Task requirements.
Write down word for word the lines starting at the one containing "How far from the sponsor" and ending at the final line, including both of these.

◆ ◆ ◆ ◆ ◆ ◆ ◆

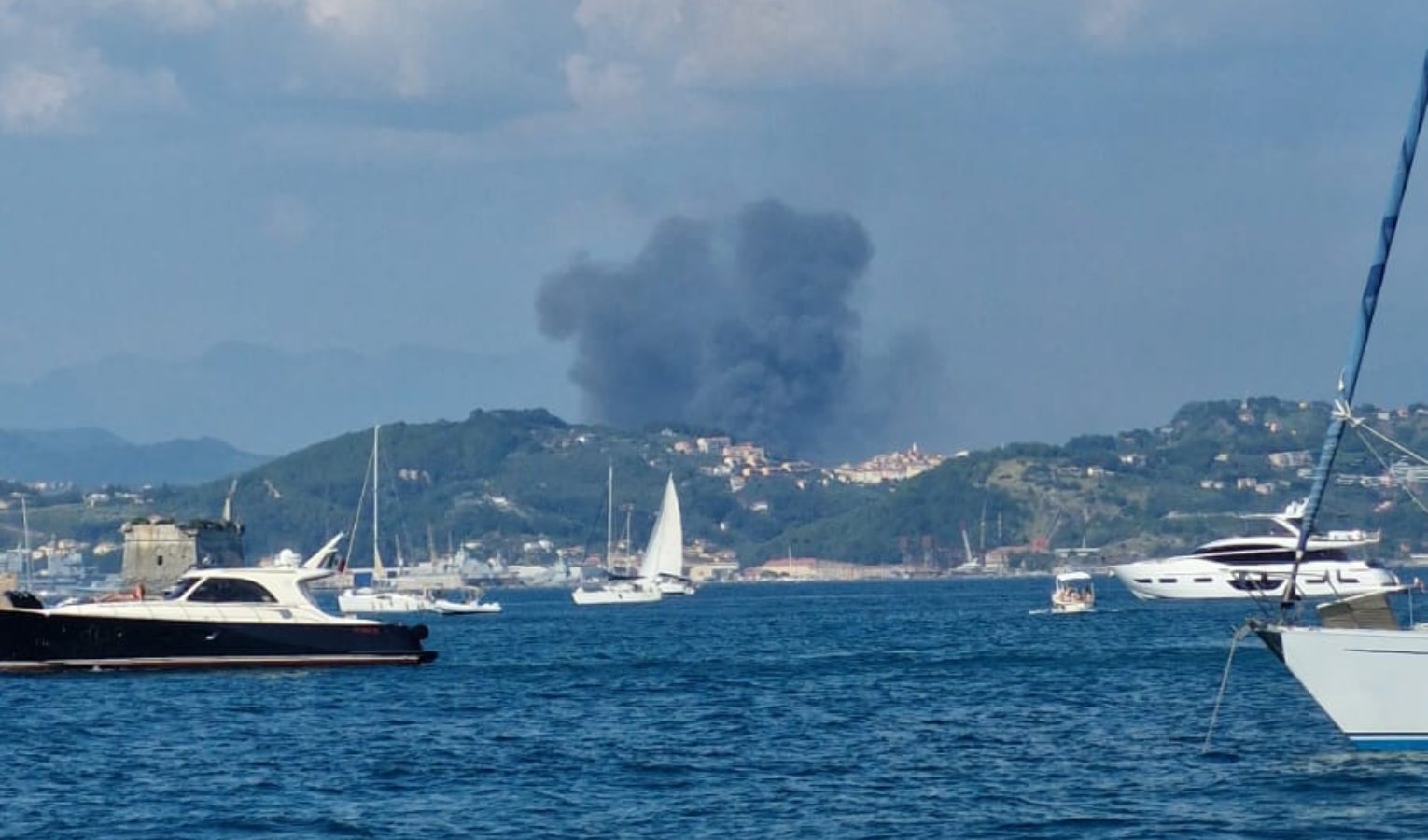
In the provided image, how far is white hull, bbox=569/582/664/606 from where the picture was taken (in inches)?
7057

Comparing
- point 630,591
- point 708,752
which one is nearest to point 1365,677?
point 708,752

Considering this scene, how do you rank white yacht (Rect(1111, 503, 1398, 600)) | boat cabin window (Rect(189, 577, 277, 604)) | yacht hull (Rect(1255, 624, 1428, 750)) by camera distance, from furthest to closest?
white yacht (Rect(1111, 503, 1398, 600)) → boat cabin window (Rect(189, 577, 277, 604)) → yacht hull (Rect(1255, 624, 1428, 750))

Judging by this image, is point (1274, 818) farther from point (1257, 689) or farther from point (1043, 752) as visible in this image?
point (1257, 689)

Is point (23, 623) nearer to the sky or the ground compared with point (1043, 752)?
nearer to the sky

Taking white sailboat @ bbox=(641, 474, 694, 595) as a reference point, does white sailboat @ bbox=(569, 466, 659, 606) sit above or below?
below

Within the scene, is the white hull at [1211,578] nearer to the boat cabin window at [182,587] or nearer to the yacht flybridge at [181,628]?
the yacht flybridge at [181,628]

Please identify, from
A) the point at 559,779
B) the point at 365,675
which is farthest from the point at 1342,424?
the point at 365,675

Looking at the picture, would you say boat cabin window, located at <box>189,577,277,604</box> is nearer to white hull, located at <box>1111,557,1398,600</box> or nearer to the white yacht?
the white yacht

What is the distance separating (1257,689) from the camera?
5338cm

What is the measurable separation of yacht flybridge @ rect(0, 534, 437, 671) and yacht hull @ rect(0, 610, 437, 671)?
2cm

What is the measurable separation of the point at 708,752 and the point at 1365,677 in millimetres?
12686

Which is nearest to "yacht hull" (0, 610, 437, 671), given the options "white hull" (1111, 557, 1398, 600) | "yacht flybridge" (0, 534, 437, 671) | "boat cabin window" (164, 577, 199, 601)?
"yacht flybridge" (0, 534, 437, 671)

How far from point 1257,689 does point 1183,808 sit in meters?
19.9

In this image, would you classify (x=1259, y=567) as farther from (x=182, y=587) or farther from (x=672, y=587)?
Answer: (x=182, y=587)
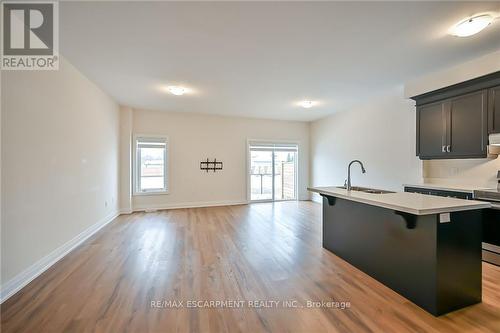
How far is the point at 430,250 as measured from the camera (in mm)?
1838

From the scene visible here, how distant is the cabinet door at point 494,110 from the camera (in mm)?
2840

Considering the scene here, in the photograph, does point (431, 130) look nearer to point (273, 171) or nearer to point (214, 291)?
point (214, 291)

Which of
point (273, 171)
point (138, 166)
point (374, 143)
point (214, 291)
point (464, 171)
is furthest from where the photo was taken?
point (273, 171)

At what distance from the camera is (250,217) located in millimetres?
5109

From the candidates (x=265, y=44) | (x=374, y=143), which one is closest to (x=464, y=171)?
(x=374, y=143)

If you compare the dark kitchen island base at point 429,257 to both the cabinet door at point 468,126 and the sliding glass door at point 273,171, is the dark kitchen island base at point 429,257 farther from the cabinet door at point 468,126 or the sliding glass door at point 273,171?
the sliding glass door at point 273,171

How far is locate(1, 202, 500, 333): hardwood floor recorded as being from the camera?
67.2 inches

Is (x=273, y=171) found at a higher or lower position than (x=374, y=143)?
lower

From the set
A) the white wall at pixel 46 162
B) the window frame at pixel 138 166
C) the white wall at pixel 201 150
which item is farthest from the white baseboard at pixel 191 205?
the white wall at pixel 46 162

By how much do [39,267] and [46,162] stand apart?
122 centimetres

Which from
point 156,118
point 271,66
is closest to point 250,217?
point 271,66

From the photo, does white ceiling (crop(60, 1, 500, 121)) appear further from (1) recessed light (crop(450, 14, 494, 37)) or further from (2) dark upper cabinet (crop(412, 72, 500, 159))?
(2) dark upper cabinet (crop(412, 72, 500, 159))

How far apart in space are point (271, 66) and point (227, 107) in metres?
2.52

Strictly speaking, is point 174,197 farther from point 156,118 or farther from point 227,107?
point 227,107
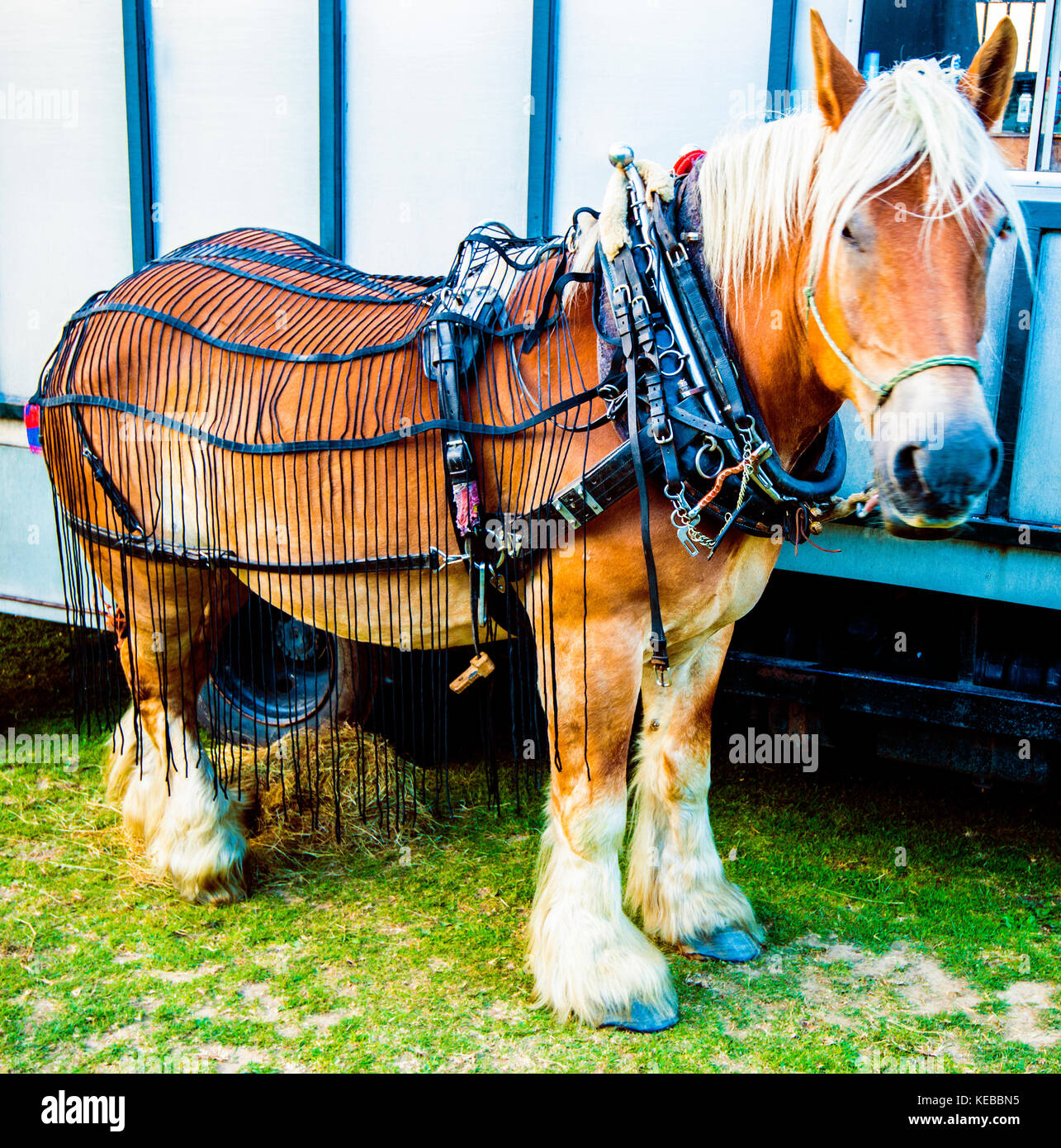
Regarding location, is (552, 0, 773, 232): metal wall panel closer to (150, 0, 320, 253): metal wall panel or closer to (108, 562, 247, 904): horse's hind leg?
(150, 0, 320, 253): metal wall panel

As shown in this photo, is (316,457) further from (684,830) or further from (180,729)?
(684,830)

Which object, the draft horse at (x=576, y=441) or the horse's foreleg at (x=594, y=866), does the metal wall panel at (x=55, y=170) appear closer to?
the draft horse at (x=576, y=441)

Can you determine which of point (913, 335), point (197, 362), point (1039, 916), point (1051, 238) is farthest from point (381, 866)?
point (1051, 238)

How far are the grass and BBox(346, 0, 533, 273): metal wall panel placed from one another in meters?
2.04

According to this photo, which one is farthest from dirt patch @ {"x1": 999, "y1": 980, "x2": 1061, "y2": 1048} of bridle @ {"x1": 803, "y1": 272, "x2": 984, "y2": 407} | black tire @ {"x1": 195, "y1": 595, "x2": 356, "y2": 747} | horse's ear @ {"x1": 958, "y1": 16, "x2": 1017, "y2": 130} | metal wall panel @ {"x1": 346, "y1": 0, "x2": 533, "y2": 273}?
metal wall panel @ {"x1": 346, "y1": 0, "x2": 533, "y2": 273}

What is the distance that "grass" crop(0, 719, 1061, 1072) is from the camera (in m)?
2.44

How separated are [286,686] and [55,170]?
83.8 inches

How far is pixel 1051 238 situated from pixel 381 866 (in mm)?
2660

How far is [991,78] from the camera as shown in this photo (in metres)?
1.93

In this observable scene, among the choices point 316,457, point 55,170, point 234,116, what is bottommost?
point 316,457

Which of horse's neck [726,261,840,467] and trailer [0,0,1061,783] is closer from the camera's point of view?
horse's neck [726,261,840,467]

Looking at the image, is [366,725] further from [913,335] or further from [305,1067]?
[913,335]

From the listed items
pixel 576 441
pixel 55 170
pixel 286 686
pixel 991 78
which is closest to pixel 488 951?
pixel 576 441

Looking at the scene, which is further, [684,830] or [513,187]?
[513,187]
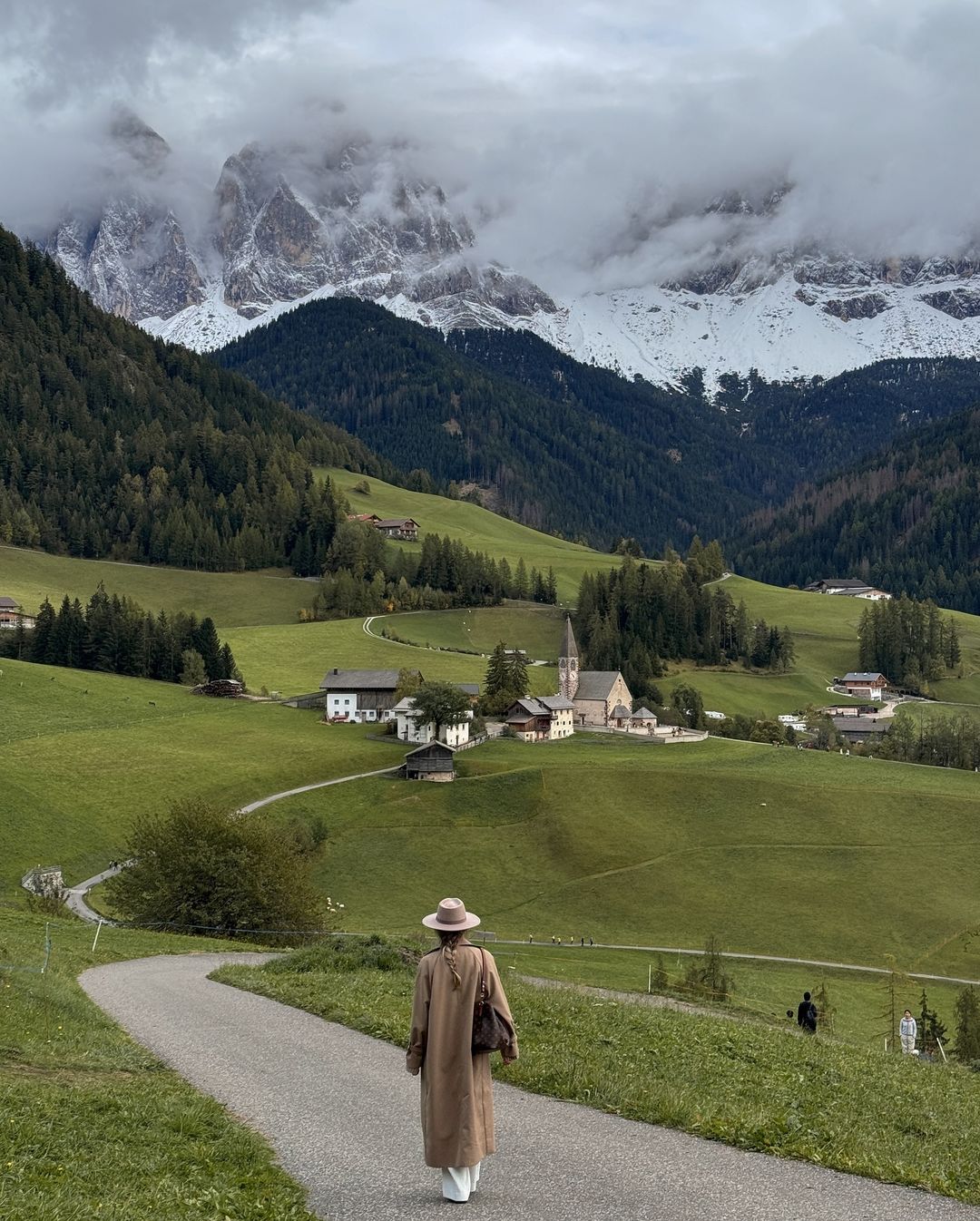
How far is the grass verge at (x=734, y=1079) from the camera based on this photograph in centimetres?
1658

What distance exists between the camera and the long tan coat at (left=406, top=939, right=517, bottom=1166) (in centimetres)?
1454

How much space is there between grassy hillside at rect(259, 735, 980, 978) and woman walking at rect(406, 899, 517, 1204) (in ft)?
181

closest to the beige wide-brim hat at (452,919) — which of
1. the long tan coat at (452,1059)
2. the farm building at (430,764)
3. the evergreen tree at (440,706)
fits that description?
the long tan coat at (452,1059)

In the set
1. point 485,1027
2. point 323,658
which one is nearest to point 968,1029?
point 485,1027

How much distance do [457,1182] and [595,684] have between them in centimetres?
13685

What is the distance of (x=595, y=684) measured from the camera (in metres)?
150

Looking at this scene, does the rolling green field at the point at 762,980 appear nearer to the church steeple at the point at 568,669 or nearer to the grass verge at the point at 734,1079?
the grass verge at the point at 734,1079

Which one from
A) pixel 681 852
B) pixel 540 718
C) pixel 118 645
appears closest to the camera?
pixel 681 852

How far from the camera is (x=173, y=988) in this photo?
32.0 metres

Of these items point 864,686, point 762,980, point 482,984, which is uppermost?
point 482,984

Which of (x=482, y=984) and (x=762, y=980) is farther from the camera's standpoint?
(x=762, y=980)

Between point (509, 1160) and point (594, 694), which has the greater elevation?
point (509, 1160)

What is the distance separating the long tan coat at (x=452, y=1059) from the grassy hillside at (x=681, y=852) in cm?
5516

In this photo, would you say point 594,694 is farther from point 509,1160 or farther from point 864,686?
point 509,1160
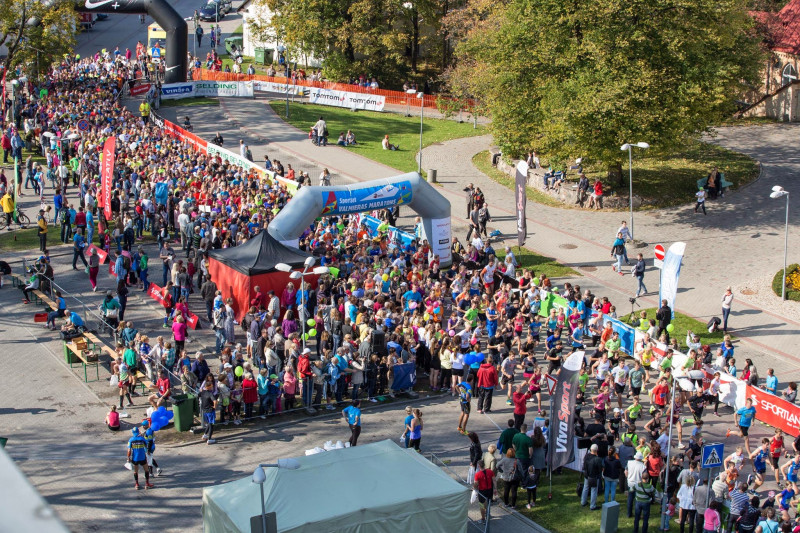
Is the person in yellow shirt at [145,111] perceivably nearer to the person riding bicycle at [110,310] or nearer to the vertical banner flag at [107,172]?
the vertical banner flag at [107,172]

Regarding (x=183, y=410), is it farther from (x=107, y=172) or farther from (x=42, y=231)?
(x=42, y=231)

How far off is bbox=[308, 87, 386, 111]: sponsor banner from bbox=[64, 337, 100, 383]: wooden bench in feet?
112

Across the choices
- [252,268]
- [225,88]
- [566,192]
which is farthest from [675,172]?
[225,88]

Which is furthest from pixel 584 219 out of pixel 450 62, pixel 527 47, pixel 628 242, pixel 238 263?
pixel 450 62

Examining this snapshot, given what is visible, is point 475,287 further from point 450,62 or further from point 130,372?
point 450,62

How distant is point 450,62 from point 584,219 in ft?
89.2

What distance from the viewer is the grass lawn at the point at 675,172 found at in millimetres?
37438

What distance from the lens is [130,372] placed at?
19875 mm

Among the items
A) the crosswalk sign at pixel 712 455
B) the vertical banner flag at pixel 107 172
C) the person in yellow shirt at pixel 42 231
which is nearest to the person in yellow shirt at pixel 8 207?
A: the person in yellow shirt at pixel 42 231

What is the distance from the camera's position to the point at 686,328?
25547 millimetres

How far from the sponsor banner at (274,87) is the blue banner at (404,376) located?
37963 millimetres

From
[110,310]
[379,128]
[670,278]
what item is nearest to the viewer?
[110,310]

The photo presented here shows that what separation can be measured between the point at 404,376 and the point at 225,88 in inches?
1509

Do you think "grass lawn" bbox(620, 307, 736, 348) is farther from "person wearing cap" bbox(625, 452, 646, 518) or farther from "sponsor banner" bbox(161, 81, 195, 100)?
"sponsor banner" bbox(161, 81, 195, 100)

◆ ◆ ◆ ◆ ◆ ◆ ◆

Task answer.
How far from the sponsor banner at (274,87) is the blue banner at (404,376) located?
37963 millimetres

From
[110,310]
[379,128]
[670,278]
what item is nearest to the viewer?
[110,310]

The photo presented here shows that what separation can be measured between the point at 404,376 and the point at 225,88 in inches?
1509

Do you think "grass lawn" bbox(620, 307, 736, 348) is farther from "person wearing cap" bbox(625, 452, 646, 518) or farther from "sponsor banner" bbox(161, 81, 195, 100)?
"sponsor banner" bbox(161, 81, 195, 100)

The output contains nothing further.